* About this exercise:
Can you reproduce, word for word, the part of the article on China's talent shortage that starts with "Indeed, China is" and goes on through "for service occupations."?

* Quoted passage:
China's impending talent
shortage By Swati Lodh Kundu
BANGALORE - A labor shortage, with a
population of 1.3 billion? As unbelievable as it
may seem, this is precisely the situation China
now confronts.
With a huge supply of
low-cost workers, mainland China has fast become
the world's manufacturing workshop, supplying
everything from textiles to toys to computer
chips. Though China has a vast pool of unskilled
labor, firms in the south now complain that they
cannot recruit enough cheap factory and manual
workers. The market is even tighter for skilled
workers. As the economy grows and moves into
higher-value-added work, the challenge of
attracting and retaining staff is rising with the
skill level, as demand outstrips supply.
Only a few of China's vast number of
university graduates are
capable of working for a
multinational company, and the fast-growing
domestic economy absorbs most of those who could.
Indeed, China is facing a looming shortage of
home-grown talent, with serious implications not
only for multinationals now in China, but also for
the growing number of Chinese companies with
global ambitions.
To be sure, China's
potential talent pool is enormous. In 2003 China
had roughly 9.6 million young professional
graduates with up to seven years' work experience
and an additional 97 million people that would
qualify for support-staff positions. Despite this
apparently vast supply, multinational companies
are finding that few graduates have the necessary
skills for service occupations.
Though
developing economies often encounter talent
shortages as they start to grow, China's history
has left it with some peculiar deficits. Its
Confucian heritage, which emphasizes rote learning
and hierarchy, may partly explain why many
graduates, despite good paper qualifications and
English-language skills, are often cautious about
taking the initiative. Some firms complain that
China's one-child policy has made it harder for
them to find natural team players. That there are
few master's programs in business administration
in China may not help either.
Large parts
of China's economy remain in thrall to the state,
where loyalty to the Communist Party more than
business acumen drives career success. Chairman
Mao Zedong's Cultural Revolution of 1966-76 wiped
out an entire generation of potential managers, as
millions of Chinese were instructed that
capitalism was evil. After a lifetime under
socialism, many lack the mindset to adopt Western
working practices. In China, the talent pool
consists either of managers from state firms, who
are often too bureaucratic, or entrepreneurs who
have come up through the private sector and are
unconstrained by capital or the law.
Last
year, the McKinsey Global Institute (MGI)
conducted interviews with 83 human-resources (HR)
professionals involved with hiring local graduates
in low-wage countries. It was found that fewer
than 10% of Chinese job candidates, on average,
would be suitable for work in a foreign company in
the nine occupations the study focused on:
engineers, finance workers, accountants,
quantitative analysts, general service positions,
life-science researchers, doctors, nurses, and
support staff.

* Information supplied:
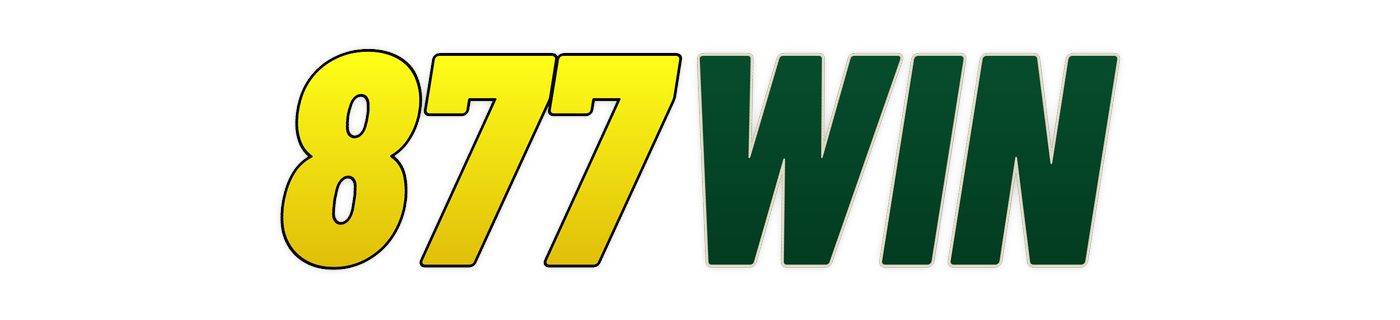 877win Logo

* Answer to the exercise:
Indeed, China is facing a looming shortage of
home-grown talent, with serious implications not
only for multinationals now in China, but also for
the growing number of Chinese companies with
global ambitions.
To be sure, China's
potential talent pool is enormous. In 2003 China
had roughly 9.6 million young professional
graduates with up to seven years' work experience
and an additional 97 million people that would
qualify for support-staff positions. Despite this
apparently vast supply, multinational companies
are finding that few graduates have the necessary
skills for service occupations.